La visualisation des resultats peut avoir des desavantages. Les donnees peuvent etre trop reduites pour un examen precis. En plus, l'utilisateur peut avoir besoin des resultats exacts pour d'autres buts. Il doit avoir acces au donnees exactes, c'est a dire les chiffres purs et durs. Exporter les resultats intermediaires dans un fichier est important. Cela permet d'exporter les donnees precises vers d'autres logiciels. Egalement, importer des donnees qui viennent d'autres logiciels est important. Une bonne communication entre logiciels permet de faire des traitements complexes qui ne sont pas possible avec un seul logiciel. Creer un systeme ouvert donne aux utilisateur le moyen de personnaliser leur environnement et de combiner les fonctionnalites des logiciels de maniere creative.

3.7 Le probleme inverse

Nous avons parle d'extraction d'une description symbolique d'un son. C'est le chemin bottom-up, c'est a dire nous partons du signal et essayons de le decrire. L'inverse serait alors de fournir la description symbolique et d'arriver au sons qui convient a la description.

Dans le probleme inverse on essaie de construire un module de traitement de signal a partir de cette description symbolique qui produira le son. Ce module peut etre un module de synthese ou de filtrage. C'est l'approche top-down, generalement qualifiee de "controle de la synthese". Plusieurs travaux traitant de ce probleme sont disponibles. Le lecteur peut consulter Rodet [1984], Miranda [1993] et Eckel [1994] sur ce point.

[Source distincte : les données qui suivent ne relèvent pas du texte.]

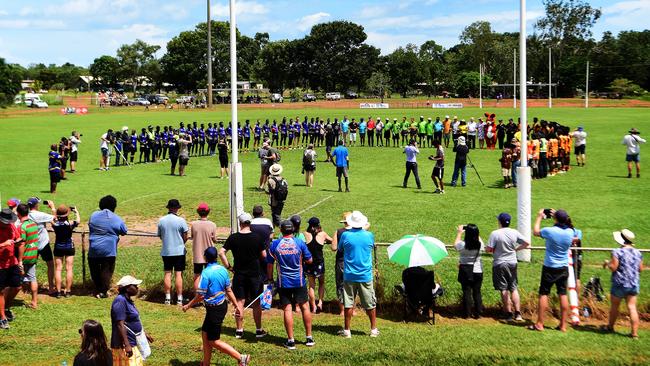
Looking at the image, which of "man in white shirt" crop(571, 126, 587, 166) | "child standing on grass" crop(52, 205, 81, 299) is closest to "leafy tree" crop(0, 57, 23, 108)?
"man in white shirt" crop(571, 126, 587, 166)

Pour aller d'une representation sub-symbolique a une representation symbolique on reduit l'information. Differents enregistrements de la note joue sur le meme instrument sont a chaque fois representes par une et seule note meme si les enregistrements sont de "caractere tres differents". Par exemple, une note chantee deux fois et a chaque fois avec un vibrato different est notee pareillement dans la notation traditionnelle. On perd de l'information; par contre on gagne de l'abstraction. Cette abstraction est beaucoup plus proche de la pensee musicale que les parametres physiques exactes du son.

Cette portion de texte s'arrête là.